With all of its circuses, sideshows, freak shows, geek shows, and pickled punk wagons, Coney Island during the early 20th century would make an intriguing setting for any faintly gothic romance laced with tragedy. It’s really the only place where a sequel to Sir Andrew Lloyd Webber’s enormously popular and spectacle-laden musical The Phantom of the Opera makes sense. Although critics panned the original West End production, which closed before transferring to Broadway, a retooled version of Love Never Dies found its audience and is now touring the states.

“When Andrew Lloyd Webber came to Detroit for the launch of show, I got a feeling this was a show he was very proud of,” says Karen Mason, who plays the pivotal role of Madame Giry.

Love Never Dies

“It’s interesting in this age of ‘#MeToo,’ that the show really does resonate with some people,” she says, describing the Phantom’s obsessive relationship with Christine as “a different kind of love story.”
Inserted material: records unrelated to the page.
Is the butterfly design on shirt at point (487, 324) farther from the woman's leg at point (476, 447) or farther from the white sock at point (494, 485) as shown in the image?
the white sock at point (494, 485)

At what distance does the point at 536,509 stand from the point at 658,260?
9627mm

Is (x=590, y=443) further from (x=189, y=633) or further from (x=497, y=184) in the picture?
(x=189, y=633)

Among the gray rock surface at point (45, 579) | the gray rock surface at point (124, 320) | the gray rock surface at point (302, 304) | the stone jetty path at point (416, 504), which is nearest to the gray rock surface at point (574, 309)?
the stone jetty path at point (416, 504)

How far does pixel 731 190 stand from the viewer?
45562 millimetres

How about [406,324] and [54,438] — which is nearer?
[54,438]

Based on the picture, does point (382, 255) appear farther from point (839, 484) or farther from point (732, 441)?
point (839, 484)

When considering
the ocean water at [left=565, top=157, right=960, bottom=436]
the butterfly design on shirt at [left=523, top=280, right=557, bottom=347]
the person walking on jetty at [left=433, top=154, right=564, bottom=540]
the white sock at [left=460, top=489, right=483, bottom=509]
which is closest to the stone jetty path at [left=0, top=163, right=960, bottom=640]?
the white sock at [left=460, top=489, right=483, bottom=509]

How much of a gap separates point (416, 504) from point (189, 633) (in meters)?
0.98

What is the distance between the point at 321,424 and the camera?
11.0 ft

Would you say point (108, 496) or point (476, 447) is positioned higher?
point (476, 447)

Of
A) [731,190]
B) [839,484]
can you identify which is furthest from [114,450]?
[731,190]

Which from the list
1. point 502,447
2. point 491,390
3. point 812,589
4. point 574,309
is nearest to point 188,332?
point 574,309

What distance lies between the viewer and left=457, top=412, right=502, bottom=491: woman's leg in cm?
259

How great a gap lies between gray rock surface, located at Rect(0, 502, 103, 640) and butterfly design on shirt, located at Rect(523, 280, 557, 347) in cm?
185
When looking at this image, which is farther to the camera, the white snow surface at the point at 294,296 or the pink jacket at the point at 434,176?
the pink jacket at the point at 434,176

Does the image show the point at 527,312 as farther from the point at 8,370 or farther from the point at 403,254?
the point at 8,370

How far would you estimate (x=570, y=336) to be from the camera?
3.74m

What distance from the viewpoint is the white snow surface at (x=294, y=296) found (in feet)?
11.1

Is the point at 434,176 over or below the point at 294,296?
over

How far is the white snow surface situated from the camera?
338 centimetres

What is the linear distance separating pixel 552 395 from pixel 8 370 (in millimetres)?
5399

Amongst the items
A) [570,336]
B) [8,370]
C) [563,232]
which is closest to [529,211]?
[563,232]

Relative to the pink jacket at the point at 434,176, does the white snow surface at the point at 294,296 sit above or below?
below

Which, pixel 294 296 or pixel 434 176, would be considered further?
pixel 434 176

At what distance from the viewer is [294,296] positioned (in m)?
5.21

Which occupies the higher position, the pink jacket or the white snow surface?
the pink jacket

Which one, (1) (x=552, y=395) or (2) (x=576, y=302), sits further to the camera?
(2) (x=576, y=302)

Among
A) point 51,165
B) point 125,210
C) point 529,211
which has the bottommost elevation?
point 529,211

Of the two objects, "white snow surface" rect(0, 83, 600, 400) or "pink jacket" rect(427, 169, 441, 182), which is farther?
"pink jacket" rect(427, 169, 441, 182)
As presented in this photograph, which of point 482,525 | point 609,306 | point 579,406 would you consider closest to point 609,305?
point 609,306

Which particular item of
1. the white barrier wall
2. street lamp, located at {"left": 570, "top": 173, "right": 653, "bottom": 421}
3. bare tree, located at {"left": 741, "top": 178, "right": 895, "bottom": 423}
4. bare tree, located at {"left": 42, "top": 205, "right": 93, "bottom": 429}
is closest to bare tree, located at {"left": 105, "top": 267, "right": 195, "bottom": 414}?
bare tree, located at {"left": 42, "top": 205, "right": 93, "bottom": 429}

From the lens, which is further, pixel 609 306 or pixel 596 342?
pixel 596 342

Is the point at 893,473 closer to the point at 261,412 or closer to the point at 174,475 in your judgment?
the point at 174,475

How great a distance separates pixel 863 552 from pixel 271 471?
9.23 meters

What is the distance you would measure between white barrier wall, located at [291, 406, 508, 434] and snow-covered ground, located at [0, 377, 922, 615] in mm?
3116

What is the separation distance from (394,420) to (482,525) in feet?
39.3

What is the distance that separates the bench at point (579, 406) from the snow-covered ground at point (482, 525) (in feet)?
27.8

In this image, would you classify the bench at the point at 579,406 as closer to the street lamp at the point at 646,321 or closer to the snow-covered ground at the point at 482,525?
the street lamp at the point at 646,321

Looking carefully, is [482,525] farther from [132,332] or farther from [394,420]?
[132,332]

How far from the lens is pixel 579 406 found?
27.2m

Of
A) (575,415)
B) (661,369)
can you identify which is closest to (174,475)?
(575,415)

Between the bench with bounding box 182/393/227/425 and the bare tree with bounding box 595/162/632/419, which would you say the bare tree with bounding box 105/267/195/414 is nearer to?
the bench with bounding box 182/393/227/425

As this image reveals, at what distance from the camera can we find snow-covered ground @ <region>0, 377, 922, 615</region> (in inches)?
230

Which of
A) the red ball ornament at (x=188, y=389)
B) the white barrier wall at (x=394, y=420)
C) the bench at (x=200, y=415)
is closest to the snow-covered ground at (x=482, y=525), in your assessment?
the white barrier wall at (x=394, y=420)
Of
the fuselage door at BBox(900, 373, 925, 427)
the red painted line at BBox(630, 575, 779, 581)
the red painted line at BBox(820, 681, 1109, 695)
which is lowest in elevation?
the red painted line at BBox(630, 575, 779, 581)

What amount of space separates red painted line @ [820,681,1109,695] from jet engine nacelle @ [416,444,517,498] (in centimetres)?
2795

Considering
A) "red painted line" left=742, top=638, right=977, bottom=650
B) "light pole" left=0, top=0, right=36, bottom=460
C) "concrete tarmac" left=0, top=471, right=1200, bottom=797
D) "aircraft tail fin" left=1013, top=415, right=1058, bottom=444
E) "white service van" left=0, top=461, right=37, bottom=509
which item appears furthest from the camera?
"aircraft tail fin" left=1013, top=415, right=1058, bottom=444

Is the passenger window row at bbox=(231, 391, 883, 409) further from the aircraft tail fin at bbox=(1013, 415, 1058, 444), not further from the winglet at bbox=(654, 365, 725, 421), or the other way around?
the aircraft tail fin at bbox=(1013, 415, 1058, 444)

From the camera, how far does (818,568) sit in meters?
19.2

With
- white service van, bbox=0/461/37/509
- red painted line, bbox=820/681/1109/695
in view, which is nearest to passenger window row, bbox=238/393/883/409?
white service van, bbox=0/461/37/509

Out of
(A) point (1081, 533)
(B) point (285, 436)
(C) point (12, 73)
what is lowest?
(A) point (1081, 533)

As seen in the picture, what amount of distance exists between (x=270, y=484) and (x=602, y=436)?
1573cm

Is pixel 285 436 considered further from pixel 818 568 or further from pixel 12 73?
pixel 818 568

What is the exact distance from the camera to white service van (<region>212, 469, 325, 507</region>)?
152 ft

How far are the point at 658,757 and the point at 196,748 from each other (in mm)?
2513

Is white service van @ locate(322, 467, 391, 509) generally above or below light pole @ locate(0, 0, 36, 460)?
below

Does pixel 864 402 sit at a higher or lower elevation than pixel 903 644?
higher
Mason’s character Giry rescues the notorious and volatile Phantom from life as a circus freak then helps him escape at the end of Webber’s original musical. In Love Never Dies she enables him to set up his own show in a place where misfits fit right in.

Citing Gypsy‘s Mama Rose as a favorite role, Mason says she’s attracted to characters who are willing to do whatever it takes to get the things they want. In a similar, if more delusional vein, Mason was a standby for Glenn Close in her signature role as Norma Desmond in ALW’s Sunset Boulevard.

“But who’s to say every time you go toward a goal it’s not some form of delusion?” she says. That’s so Phantom.